Кроме солдат в отделении лежала еще одна занятная пара. Он и она. По всем данным, тоже из первопоселенцев, во всяком случае они пользовались теми же правами и льготами. Пара была старше Морозова, Ифраимова, других интернатских лет на двадцать, и, как правило, держалась особняком. Это были очень странные люди. Иногда мне казалось, что они почти не отличаются от обычных местных пациентов, потом такое впечатление пропадало. Их напряженная, но часто не понятная мне деятельность — несмотря на возраст, они были самыми энергичными из всех, кто тут обитал, — явно имела смысл. Временами она все отделение сплачивала, соединяла вокруг себя, то было нечто вроде спектакля, который они играли с редкой экспрессией, причем в нем каждый из нас получал свою роль, свое назначение — ни зрителей, ни статистов они не признавали. Большинство здешних обитателей были навсегда обращены внутрь себя и не замечали происходящее в миру, но пара, как хороший массовик-затейник, легко включала в свое действо и их, она вообще явно к старикам тянулась.
Театр возникал спонтанно, из ничего, вел его всегда один и тот же дуэт, участники которого смотрели, видели только друг друга. В этом смысле дуэт был замкнут, закрыт так же, как и прочие больные, но в действии было столько натиска, страсти, что оно без сопротивления вовлекало в себя каждого, кто был рядом; все вокруг этой пары начинало жить и жило, пока дуэт сам собой не распадался. Тогда отделение разом успокаивалось, приходило в норму. Не могу сказать, чтобы пара заинтересовала меня с первого дня, по большей части я проводил время в обществе тех интернатских воспитанников, о которых расспрашивал Кронфельда, но не заметить ее было трудно.

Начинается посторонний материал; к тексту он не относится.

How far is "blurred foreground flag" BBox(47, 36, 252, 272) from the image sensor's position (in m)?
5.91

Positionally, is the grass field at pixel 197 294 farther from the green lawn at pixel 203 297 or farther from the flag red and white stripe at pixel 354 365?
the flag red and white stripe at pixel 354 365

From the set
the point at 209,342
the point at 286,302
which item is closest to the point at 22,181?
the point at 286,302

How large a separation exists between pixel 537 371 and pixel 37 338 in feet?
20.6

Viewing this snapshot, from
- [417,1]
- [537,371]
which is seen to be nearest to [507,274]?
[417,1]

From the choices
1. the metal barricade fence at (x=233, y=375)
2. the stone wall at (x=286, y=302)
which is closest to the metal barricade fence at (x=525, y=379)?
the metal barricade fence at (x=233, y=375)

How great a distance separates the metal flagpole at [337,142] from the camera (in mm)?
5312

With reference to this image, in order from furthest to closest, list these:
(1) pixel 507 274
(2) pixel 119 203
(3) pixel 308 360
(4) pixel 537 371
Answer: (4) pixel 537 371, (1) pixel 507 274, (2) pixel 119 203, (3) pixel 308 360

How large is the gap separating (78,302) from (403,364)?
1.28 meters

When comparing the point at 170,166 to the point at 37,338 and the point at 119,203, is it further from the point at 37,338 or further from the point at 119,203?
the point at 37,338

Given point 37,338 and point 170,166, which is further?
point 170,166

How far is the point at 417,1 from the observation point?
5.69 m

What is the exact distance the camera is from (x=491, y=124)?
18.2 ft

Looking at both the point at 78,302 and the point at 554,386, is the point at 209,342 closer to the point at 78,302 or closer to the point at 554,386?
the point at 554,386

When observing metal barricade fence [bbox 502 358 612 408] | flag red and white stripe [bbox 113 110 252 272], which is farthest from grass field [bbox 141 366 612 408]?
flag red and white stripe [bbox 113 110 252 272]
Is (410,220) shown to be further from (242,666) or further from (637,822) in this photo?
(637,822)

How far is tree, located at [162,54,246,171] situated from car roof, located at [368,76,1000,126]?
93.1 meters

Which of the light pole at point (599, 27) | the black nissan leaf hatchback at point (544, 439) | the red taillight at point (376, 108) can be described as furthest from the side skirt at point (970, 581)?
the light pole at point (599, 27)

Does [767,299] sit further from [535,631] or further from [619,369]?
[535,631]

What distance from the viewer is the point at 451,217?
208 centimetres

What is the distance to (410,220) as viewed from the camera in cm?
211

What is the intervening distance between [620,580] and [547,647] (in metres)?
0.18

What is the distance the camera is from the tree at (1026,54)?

Выше я уже говорил, как боялся, не мог ни на что решиться, когда возник разговор о госпитализации. Более того, если бы не давление матери и тетки, я бы, наверное, вообще не лег к Кронфельду. Но первые несколько дней в больнице прошли неплохо, я исполнился оптимизма, и, главное, во мне как-то сразу все уравновесилось, я был спокоен и после большого перерыва впервые начал работать. К несчастью, светлый период продлился недолго.
Еще перед тем, как ехать в больницу, я дал себе слово возобновить «Синодик». Я решил, что при всех условиях буду трудиться каждый день, составил четкий план, о ком и в какой последовательности писать; теперь у меня все это пошло. Даже о тех, о ком я собирался рассказать кратко, только помянуть, потому что во мне от них мало что осталось, на бумаге я стал один за другим вспоминать новые и новые эпизоды, слова, жесты, выражения лица; работал легко, почти не останавливаясь, о каждом мог писать еще и еще, все они действительно как бы ожили и вернулись. Это были очень счастливые дни: я чувствовал в себе силу, чувствовал, что мне дан едва ли не дар воскрешения, а потом, на исходе второй недели, работа оборвалась.